You’re trying to force a very specific narrative, and, like you know, a very hypermasculine, very toxically masculine, very Eurocentric, very selfish and hyperindividualistic narrative onto veganism and on to activism writ large. And I think that is not just false, but it is dangerous and it is going to ultimately lead to the group’s implosion or destruction in the long run if we continue doing that, and if we don’t actually center […] grassroots, compassionate, empathetic efforts.

According to Christopher Sebastian, there are four key main obstacles in animal rights: professionalization, effective altruism, elite capture, and right wing extremism, “which are four ways of saying the same thing,” he explains.

I think that professionalization has done us a grave harm […] because people are chasing funding and people are chasing grant applications […] and overwhelmingly your activism is dictated by what funders want and not what is the material reality that we are facing.

Reality, in other words, is heavily politicized. “When you control the channels of knowledge creation and distribution, you get to control the messaging,” he emphasizes. “We have been given consumerism. We’ve been given consumer capitalism. We’ve been given hyperindividualism.” This individualism, he adds, is problematic in that it absconds large corporations and elite decisionmakers from culpability in a deeply unequal society of their own making. Reducing veganism to just an expression of individual responsibility that can be realized primarily through consumer choice, for that matter, only serves to greenwash (and humane-wash) these corporations to their benefit.

On the politics of history, knowledge, and reality-construction, he offers: “I think that documenting our history is an important part of where I would like to see us go, because if we don’t actually have this documentation, it’s very easy to lose and we’ve seen that happen over and over again in other aspects, because this is not limited simply to veganism or vegan activism.” In support of this concern, Christopher Sebastian points to the work of early 20th century vegans which clearly laid out the meaning of veganism. Today, it is regularly undercut by capitalist entities that seek to deradicalize it and reframe it as reducetarianism. “I don’t see how that’s beneficial for animals,” he worries.

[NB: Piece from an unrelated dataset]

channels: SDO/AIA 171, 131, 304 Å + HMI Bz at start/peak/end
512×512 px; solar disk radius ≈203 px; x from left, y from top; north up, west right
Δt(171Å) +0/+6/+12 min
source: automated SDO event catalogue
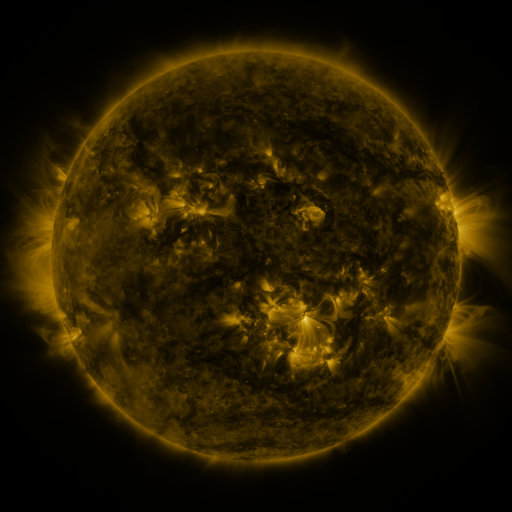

Subsequently, Christopher Sebastian insists that diligence is needed as:

It only takes one generation of people to forget our collective knowledge. Bad actors actually rely on that […]. No, I don’t want anyone redefining veganism, because they’re going to make that definition worse.

Thus capitalism is a prevailing issue in the animal rights movement. Yet, as vegan feminism has identified, gender politics are also key. Christopher Sebastian summarizes: “A lot of it comes down to fear of the feminine.” “We have invisibilized the contributions of women within the movement,” he charges, and “centralized men and masculinity” in campaigning and leadership. Appealing to men is important, he concedes, but trying to appeal to toxic masculinity in the process is problematic:

I would like to see us coming up with more creative, more radical types of activism and ways of engaging with one another. I think there is a way to reclaim men and what it means to be masculine without relying on these tropes. Not only do I think that we can do it, I think that we need to do it. This is an absolute necessity.

Vegan feminism, he concludes, offers the movement a “spirit of mutual aid” and encourages us to commit to “taking care of one another” regardless of species, gender, or race. For Christopher Sebastian, there is an opportunity rising now in veganism to revisit these marginalized care-based values and resist encroaching consumerism.


This interview was recorded on January 28, 2025.